Ed stopped and stared into the darkness for a moment, resisting the urge to smack himself. "Blood," he whispered, before yanking off his glove with his teeth and spitting it into his lap.
There was a sharp edge on his watch from where it had got badly scuffed at some point. He kept saying he was going to fix it, but he never had. And that hadn't been with the intention of using it to cut himself, but needs must.
He quickly sketched an array to heat fabric enough to set it aflame, then awkwardly shrugged out of his coat, because it would be the best object of clothing for this. He set the fabric carefully over where he'd drawn the array, then set it off and scooted away as quickly as he could.
It took a moment, but his coat did eventually start to burn, flames licking along the tattered and dusty edges.
Ed scooted back as close as he dared, letting the heat warm his side even as he looked around at the small circle of light the fire cast.

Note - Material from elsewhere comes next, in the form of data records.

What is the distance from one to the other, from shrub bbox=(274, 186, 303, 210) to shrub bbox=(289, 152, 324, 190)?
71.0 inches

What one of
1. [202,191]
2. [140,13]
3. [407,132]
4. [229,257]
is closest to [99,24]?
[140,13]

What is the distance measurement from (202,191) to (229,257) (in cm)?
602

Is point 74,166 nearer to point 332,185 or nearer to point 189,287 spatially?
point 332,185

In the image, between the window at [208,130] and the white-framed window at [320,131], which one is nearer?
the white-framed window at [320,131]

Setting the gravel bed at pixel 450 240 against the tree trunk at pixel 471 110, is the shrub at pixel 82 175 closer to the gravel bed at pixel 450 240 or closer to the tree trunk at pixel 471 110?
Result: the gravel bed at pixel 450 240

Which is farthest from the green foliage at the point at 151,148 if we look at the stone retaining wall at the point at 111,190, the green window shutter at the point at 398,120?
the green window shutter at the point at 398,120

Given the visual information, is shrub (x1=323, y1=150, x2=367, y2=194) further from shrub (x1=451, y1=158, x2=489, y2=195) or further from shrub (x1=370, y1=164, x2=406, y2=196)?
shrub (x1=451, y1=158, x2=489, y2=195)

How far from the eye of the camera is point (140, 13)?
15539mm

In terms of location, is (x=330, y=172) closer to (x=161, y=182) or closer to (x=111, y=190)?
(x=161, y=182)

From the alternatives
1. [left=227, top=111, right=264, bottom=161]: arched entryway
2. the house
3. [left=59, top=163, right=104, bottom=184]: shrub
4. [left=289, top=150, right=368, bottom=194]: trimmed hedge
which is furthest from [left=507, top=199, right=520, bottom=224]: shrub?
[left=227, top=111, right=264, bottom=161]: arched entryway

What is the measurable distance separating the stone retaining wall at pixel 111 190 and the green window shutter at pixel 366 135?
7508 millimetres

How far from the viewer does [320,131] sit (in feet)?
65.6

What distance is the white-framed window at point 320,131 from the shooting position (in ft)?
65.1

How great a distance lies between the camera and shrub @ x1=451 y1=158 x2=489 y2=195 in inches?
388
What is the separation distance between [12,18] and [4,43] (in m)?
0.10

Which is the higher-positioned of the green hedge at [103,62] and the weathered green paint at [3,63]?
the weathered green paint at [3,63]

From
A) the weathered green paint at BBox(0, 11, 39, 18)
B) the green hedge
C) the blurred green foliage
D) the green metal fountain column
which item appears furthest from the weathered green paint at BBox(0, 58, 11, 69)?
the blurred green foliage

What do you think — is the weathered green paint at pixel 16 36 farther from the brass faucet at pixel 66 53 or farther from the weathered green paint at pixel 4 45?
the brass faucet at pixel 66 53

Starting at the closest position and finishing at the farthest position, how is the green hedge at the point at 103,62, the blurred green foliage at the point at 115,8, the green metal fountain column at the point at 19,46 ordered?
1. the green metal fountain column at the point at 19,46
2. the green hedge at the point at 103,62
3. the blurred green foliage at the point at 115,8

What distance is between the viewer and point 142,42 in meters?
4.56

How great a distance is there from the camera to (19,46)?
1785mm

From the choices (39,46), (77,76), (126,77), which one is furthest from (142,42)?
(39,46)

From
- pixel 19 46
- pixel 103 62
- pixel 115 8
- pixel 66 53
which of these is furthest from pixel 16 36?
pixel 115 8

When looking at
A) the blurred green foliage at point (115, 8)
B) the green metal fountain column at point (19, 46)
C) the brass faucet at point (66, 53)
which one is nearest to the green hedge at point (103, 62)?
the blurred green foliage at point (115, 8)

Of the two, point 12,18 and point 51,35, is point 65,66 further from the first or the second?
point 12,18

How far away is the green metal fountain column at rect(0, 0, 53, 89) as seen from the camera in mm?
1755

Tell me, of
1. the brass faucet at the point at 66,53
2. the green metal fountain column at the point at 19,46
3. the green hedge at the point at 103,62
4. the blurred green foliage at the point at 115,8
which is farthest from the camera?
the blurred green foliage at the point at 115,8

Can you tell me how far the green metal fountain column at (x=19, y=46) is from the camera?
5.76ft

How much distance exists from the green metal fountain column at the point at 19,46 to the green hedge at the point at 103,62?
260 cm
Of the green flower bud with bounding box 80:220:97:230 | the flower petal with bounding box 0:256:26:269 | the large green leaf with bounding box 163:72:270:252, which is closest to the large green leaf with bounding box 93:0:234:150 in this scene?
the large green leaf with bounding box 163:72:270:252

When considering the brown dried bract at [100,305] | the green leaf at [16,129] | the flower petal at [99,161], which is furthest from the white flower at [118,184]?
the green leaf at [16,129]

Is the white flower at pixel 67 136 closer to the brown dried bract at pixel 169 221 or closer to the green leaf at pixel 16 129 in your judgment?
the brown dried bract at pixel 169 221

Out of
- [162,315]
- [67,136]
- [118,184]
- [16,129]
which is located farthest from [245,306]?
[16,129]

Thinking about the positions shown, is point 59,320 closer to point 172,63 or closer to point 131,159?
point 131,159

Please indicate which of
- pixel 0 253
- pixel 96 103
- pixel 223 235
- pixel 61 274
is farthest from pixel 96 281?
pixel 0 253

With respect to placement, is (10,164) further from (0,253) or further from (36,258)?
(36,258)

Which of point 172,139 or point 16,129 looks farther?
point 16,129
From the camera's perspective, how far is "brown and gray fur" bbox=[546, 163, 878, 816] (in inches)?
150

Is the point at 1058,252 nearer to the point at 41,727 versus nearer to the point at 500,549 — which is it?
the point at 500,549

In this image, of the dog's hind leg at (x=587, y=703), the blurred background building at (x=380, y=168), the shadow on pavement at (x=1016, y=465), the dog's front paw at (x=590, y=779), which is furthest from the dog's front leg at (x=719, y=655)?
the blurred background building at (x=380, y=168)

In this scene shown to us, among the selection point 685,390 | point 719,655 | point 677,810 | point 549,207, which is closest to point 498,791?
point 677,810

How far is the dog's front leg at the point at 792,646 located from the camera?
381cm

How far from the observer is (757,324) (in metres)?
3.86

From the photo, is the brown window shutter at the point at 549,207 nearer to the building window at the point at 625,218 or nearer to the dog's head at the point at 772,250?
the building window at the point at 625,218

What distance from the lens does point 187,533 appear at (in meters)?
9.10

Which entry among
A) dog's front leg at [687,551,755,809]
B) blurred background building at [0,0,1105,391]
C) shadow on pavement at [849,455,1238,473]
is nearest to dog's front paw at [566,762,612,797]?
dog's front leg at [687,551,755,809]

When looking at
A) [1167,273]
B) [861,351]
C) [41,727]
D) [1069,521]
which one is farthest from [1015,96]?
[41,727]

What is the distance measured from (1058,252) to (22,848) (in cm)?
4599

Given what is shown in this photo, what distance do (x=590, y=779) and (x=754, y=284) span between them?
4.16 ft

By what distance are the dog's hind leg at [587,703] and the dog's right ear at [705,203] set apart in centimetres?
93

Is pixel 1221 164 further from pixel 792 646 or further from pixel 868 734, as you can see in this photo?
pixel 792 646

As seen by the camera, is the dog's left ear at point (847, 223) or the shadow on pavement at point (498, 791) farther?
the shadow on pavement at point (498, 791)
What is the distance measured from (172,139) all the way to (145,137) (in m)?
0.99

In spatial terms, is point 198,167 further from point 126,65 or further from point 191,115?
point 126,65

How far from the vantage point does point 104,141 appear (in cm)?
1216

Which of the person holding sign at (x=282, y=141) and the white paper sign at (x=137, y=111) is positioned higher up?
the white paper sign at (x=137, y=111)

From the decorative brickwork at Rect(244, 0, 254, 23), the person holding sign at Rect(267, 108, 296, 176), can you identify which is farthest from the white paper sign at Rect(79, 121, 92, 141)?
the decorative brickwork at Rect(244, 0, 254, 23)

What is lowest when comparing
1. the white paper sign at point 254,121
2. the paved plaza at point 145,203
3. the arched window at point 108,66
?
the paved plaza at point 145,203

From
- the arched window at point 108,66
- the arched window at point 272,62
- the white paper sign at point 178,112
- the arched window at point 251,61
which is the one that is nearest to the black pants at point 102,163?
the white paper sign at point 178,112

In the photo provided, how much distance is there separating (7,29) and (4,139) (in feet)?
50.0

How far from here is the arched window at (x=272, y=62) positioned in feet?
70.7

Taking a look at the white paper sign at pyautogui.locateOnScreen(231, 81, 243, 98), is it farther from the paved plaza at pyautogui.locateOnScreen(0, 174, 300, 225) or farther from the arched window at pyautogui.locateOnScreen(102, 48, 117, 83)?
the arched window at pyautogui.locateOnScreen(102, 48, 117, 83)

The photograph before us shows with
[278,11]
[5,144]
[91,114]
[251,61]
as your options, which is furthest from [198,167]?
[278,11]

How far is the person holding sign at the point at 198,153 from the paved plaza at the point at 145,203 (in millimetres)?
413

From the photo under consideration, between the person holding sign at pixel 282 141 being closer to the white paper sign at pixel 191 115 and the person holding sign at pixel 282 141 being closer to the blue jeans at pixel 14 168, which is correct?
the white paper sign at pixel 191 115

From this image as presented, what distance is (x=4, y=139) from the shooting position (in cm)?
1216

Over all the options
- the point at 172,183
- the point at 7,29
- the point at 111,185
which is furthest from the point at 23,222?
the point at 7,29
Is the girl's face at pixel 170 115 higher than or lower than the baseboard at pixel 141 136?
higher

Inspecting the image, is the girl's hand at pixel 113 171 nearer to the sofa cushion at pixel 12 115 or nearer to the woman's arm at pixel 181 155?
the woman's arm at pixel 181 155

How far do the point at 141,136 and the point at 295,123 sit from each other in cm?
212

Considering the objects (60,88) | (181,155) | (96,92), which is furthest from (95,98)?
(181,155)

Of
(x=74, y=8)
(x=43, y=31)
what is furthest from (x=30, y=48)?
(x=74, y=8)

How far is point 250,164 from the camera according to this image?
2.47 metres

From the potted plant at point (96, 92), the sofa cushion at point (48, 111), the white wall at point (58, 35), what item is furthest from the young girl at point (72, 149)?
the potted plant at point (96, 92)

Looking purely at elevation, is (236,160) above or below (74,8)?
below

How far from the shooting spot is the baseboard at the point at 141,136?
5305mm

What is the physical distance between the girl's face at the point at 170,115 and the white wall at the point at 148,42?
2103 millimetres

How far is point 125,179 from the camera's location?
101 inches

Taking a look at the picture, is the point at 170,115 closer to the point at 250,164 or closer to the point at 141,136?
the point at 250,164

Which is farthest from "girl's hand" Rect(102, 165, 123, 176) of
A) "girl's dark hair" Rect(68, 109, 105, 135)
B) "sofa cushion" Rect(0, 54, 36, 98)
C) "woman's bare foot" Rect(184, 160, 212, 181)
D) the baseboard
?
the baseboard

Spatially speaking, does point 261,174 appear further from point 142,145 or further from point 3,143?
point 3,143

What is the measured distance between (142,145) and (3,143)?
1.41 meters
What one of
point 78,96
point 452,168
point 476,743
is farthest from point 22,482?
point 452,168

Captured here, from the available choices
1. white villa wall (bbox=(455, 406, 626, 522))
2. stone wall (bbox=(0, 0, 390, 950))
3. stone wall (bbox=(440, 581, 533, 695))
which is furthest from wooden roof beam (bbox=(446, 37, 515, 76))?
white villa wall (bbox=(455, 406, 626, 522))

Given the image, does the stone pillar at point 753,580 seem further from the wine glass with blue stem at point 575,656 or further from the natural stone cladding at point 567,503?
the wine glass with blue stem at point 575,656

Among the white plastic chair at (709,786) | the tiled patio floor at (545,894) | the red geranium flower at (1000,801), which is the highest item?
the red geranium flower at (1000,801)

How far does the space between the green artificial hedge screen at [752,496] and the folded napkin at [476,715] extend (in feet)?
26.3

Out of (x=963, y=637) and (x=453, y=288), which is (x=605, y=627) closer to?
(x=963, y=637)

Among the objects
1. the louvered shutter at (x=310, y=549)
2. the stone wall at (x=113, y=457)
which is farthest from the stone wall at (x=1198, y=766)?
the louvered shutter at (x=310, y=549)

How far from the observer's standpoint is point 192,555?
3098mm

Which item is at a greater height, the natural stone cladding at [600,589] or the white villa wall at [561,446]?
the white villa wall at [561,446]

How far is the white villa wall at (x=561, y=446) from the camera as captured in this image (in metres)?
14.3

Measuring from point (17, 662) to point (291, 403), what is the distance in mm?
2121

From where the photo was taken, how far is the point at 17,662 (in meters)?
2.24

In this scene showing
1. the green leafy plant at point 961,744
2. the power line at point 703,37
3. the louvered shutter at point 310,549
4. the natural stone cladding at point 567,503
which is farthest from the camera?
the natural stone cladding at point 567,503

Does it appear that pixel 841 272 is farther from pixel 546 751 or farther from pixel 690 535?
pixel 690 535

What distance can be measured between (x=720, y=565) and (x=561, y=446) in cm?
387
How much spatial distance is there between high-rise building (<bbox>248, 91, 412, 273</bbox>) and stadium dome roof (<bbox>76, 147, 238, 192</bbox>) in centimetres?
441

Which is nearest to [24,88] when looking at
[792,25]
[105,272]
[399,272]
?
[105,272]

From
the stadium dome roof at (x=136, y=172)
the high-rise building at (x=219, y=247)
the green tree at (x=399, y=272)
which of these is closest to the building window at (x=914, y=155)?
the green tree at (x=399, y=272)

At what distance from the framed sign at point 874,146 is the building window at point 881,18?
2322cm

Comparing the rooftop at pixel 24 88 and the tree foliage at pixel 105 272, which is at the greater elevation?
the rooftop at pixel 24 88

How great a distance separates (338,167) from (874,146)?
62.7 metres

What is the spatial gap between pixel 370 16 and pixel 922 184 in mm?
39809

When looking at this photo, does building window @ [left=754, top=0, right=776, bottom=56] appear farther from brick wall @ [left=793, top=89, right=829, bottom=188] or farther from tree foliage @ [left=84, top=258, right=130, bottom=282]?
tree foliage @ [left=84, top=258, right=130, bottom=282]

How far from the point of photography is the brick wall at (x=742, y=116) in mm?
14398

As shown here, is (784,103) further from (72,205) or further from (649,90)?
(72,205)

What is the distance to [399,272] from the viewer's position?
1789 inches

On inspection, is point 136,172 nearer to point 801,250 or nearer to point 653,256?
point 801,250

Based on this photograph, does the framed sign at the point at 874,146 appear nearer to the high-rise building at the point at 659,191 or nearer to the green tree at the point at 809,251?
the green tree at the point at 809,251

He appeared to be in some sort of underground sewer system. The ceiling was arched – the tunnel was likely a tube – and probably wouldn't be high enough to let him stand on the ledge. If it was a sewer, though, the rushing water shouldn't be too deep, though the firelight wasn't bright enough for him to see for certain. (Anyway, only having one leg meant he was as likely to get swept away, as he was to manage to hop along against the current.)
A quick perusal of his clothing found his left trouser leg in tatters, and some wiring and broken pieces of metal plugged into his port like his automail had exploded or something, and the rest of his clothing had clearly seen better days. Which wasn't really new, per se, but they looked worse than usual; his right trouser leg had some nasty slices in it, which had gone through to skin, and both of his sleeves were wrecked to above his elbows. He didn't seem to be bleeding anywhere right that moment, but he couldn't really get a good look and, honestly, he had no idea how long he'd been in the sewer water with open wounds.
What had happened to him?
"Well," he said to himself, if only to distract himself from worst-case scenarios, "this is a shitty situation."
-0-
"Brother!" Al shouted into the billow of dark smoke, while Teacher coughed just behind him. He wanted to turn to her, check that the smoke wasn't doing worse things to her health, but he needed to worry about Ed, too. First, even, since it had looked like the explosion had come from right under his feet.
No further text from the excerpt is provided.